**Consegna**
Ripeta fedelmente il passo del testo su M¥ss Keta che va da «M¥ss Keta, con» fino a «Italia Amore Mio!».

**Testo da analizzare**
Standing ovation: può esserci un personaggio più ReWriters di così? Se ne sono accorti anche Massimo Bray e Nicola Lagioia, direttore del Salone Internazionale del Libro di Torino, quando l’hanno ospitata in Treccani riconoscendo ai suoi testi ironici, alla sua capacità di rompere i luoghi comuni, la forza di rappresentare una fra gli artisti più importanti di questo decennio. Guardatevi questo video per farvi un’idea: clicca.

M¥ss Keta, con i suoi occhiali scuri e il suo «bavaglino» chic di lamè, mascherine pre-Covid di velluto o di glitter, è senza briglia, senza canoni, fuori da qualsiasi schema, viaggia dai sotterranei di sesso, droga e trasgressione di Milano, in rappresentanza del collettivo creativo Motel Forlanini, nato come gesto di ribellione verso questo momento storico in cui importa più l’immagine che la sostanza, in cui tutti vogliono far vedere la faccia, magari nei selfie pubblicati sui social, ma hanno paura di esprimersi con autenticità, a Sanremo, alla Camera di Commercio italiana in Giappone al festival Italia Amore Mio!

Citazione vivente (Madonna, Jo Squillo, Sabrina Salerno, Lady Gaga, Raffa Carrà e, ça va sans dire, Bowie), è una performer a 360 gradi, femmina Alfa della scena musicale italiana contemporanea: surfa tra rap, techno, punk, hip hop, afrobeat e elettroclash, collabora con Mahmood, Gemitaiz, Gabry Ponte, Elodie, Gué Pequeno e Il Pagantest, è una devota a Miss Kittin, con cui l’assonanza del nome d’arte non è casuale. Il suo album Paprika, in cui cavalca una mega mortadella, è un richiamo inconfondibile all’estetica e alle atmosfere di Tinto Brass o Bigas Luna, un po’ trash, un po’ kitsch e un po’ camp. Ma anche un po’ Manga.

**Estratto dei dati**
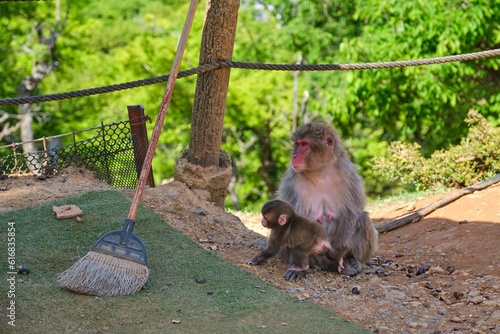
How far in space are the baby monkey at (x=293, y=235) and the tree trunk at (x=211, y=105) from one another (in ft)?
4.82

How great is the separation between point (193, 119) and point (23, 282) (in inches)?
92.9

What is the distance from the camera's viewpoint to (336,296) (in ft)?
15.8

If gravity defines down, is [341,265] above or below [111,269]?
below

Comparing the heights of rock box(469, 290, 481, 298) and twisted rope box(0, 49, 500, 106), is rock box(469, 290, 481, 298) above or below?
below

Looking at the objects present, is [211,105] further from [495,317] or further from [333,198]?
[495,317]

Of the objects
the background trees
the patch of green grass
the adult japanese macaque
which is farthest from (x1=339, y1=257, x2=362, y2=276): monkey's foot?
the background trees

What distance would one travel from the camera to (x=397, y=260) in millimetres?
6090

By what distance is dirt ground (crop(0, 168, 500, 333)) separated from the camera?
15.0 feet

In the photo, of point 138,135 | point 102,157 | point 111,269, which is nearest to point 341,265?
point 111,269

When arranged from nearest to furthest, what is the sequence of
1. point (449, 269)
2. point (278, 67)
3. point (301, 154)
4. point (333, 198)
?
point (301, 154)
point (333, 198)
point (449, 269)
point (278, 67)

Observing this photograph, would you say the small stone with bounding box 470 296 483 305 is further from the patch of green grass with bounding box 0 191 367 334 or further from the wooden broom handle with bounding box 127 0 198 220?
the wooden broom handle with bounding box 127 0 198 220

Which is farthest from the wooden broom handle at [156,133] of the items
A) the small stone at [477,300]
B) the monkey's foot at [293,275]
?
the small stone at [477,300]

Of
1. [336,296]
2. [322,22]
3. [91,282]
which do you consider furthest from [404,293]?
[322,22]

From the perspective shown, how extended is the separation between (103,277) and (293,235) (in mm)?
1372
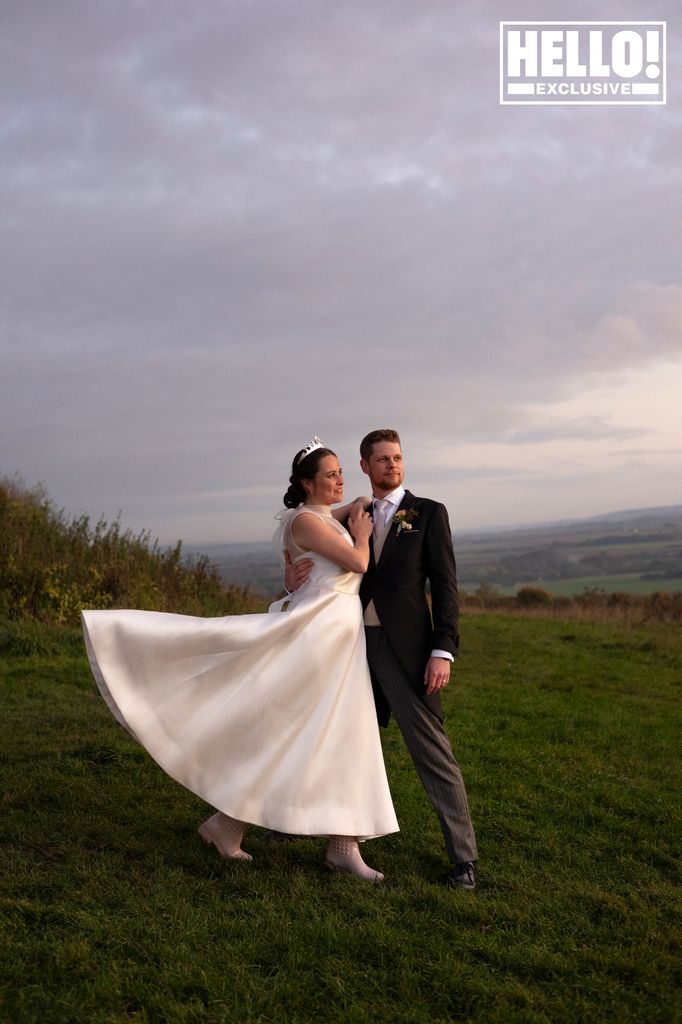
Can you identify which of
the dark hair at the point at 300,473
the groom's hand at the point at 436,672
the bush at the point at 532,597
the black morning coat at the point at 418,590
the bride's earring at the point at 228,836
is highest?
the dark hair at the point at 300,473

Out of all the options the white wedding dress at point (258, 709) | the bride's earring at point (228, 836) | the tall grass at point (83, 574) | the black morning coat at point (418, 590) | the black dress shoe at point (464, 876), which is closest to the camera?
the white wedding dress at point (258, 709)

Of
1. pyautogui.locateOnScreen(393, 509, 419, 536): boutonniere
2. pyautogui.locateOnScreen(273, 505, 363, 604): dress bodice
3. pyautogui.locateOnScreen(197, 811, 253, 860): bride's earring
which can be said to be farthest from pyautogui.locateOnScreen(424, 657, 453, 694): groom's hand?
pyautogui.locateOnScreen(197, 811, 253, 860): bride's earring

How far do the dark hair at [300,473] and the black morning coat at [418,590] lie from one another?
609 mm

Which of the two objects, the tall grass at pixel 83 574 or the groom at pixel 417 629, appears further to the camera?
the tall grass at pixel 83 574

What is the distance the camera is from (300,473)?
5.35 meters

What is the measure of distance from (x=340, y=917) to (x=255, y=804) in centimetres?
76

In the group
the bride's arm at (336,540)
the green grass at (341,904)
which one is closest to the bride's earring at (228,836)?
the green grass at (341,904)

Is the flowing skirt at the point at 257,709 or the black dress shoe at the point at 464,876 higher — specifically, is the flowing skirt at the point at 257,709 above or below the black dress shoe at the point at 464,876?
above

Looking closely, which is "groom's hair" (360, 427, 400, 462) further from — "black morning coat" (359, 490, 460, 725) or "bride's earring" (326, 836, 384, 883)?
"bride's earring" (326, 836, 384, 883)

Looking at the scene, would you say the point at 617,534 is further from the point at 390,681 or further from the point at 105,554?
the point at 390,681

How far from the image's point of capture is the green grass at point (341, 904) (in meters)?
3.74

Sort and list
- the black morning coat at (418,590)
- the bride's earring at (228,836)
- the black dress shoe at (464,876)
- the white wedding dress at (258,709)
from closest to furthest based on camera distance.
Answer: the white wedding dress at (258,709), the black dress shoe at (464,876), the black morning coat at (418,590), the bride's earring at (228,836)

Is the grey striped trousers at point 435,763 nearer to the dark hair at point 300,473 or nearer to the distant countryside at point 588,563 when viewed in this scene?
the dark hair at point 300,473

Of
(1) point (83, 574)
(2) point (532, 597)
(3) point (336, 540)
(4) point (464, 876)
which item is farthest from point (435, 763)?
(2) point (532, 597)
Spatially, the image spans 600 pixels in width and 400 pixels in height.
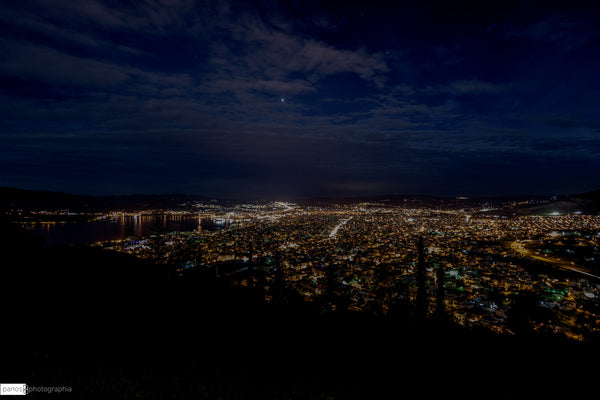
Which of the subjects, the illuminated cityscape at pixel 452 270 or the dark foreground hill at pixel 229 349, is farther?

---

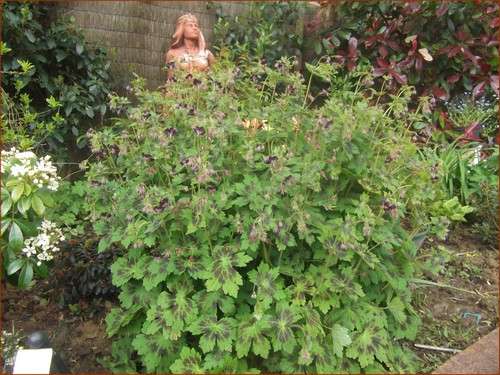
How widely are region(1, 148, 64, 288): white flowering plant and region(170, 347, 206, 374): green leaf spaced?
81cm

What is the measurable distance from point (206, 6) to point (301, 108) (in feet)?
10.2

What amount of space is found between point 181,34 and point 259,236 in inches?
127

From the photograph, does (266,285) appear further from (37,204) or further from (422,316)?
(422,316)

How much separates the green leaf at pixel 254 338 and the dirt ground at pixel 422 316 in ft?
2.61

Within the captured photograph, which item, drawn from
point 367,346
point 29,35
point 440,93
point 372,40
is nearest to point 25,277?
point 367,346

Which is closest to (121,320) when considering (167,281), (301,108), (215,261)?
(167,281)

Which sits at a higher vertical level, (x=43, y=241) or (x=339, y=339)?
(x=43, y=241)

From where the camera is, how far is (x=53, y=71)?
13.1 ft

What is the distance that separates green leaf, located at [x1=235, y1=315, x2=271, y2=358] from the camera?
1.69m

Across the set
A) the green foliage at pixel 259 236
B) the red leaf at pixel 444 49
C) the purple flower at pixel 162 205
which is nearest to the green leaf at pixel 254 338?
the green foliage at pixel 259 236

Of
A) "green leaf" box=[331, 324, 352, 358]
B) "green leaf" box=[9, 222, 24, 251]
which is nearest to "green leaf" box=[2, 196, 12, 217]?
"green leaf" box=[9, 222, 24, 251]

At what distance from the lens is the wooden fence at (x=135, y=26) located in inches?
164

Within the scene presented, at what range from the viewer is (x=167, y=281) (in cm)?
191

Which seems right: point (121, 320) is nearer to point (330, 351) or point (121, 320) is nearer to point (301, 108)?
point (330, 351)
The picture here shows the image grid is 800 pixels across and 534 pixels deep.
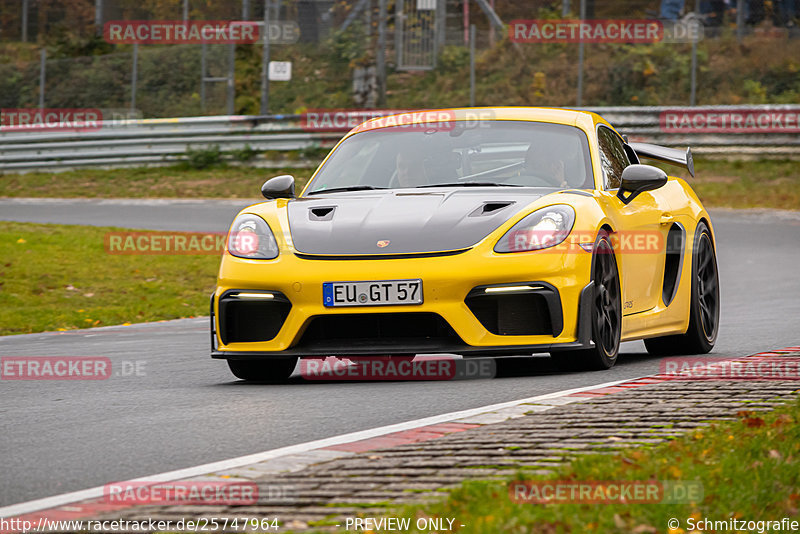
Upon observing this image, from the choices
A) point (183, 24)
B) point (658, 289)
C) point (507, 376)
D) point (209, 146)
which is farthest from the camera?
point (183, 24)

**Esito dell'esercizio**
M¥ss Keta, con i suoi occhiali scuri e il suo «bavaglino» chic di lamè, mascherine pre-Covid di velluto o di glitter, è senza briglia, senza canoni, fuori da qualsiasi schema, viaggia dai sotterranei di sesso, droga e trasgressione di Milano, in rappresentanza del collettivo creativo Motel Forlanini, nato come gesto di ribellione verso questo momento storico in cui importa più l’immagine che la sostanza, in cui tutti vogliono far vedere la faccia, magari nei selfie pubblicati sui social, ma hanno paura di esprimersi con autenticità, a Sanremo, alla Camera di Commercio italiana in Giappone al festival Italia Amore Mio!